The houses of the wealthy aren’t always the pinnacle of class and taste – that was true in 1927, when this issue of the White Pine Monographs was written, and it’s still true today. Author Kenneth Clark notes that “the merchant prince of today parades his fortunes before the world, by building a palace” that is filled not with the things that make a home, but objects to show off. In contrast, the rich men of the American Colonial period “radiate the warmth of feeling that inspired their conception and bespeak in a quiet, dignified, yet powerful voice the qualities and characteristics which went into the making of the American Nation.”

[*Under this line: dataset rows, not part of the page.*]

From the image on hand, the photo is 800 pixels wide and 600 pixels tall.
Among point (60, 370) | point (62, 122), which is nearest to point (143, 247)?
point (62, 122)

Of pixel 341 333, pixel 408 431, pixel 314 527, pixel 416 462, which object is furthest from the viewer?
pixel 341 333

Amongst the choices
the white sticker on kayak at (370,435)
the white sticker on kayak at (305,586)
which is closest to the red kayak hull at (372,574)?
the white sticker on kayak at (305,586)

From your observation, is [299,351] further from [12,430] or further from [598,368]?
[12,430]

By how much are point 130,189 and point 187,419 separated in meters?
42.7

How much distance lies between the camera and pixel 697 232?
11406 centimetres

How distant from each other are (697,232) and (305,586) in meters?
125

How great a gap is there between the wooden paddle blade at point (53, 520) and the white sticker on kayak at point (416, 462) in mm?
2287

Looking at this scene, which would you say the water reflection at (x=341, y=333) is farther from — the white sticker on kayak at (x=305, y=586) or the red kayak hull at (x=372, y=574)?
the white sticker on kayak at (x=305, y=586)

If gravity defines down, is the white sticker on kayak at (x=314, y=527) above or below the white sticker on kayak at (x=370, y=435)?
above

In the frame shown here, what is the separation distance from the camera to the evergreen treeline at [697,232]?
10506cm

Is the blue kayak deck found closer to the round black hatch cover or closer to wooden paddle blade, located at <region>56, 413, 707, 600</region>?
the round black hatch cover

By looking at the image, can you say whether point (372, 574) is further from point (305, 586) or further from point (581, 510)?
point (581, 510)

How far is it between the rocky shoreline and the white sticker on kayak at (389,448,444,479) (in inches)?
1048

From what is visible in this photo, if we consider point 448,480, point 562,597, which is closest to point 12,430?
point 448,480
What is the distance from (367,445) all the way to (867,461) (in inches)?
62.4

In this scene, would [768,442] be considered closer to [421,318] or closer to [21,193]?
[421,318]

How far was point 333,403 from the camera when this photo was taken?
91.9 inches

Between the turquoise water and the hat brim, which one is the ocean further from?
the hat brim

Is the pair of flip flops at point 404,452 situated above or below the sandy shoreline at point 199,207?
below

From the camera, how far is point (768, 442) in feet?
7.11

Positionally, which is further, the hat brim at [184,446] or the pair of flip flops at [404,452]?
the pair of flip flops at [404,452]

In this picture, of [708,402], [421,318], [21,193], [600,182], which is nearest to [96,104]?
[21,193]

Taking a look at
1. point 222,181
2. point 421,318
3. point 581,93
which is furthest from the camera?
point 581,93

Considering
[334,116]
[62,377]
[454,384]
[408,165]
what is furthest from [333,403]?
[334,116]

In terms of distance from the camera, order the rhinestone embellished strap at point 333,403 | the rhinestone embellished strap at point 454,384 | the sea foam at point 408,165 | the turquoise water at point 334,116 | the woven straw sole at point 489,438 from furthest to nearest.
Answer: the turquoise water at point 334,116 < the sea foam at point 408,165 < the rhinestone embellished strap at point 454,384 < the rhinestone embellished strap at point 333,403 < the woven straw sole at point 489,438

Offered up as a prime example is the Smallwood-Jones Residence of New Bern, North Carolina. Located in the eastern part of the state, this three-story brick home may not look like the mansion to modern eyes, but it was never meant to be ostentatious in the first place. A survivor of the most prosperous period in the early days of New Bern, the home features noteworthy carvings and other details created with extraordinary skill and craftsmanship.
The names of the architect and builder have been lost to time, but this monograph celebrates their work, from the sense of scale to the interior molding. Of the details in the second floor drawing room, Clark writes “All is dovetailed and dowelled together in the manner of the ancient cabinetmaker who had the time and the inclination to do things right, once, and for all time.”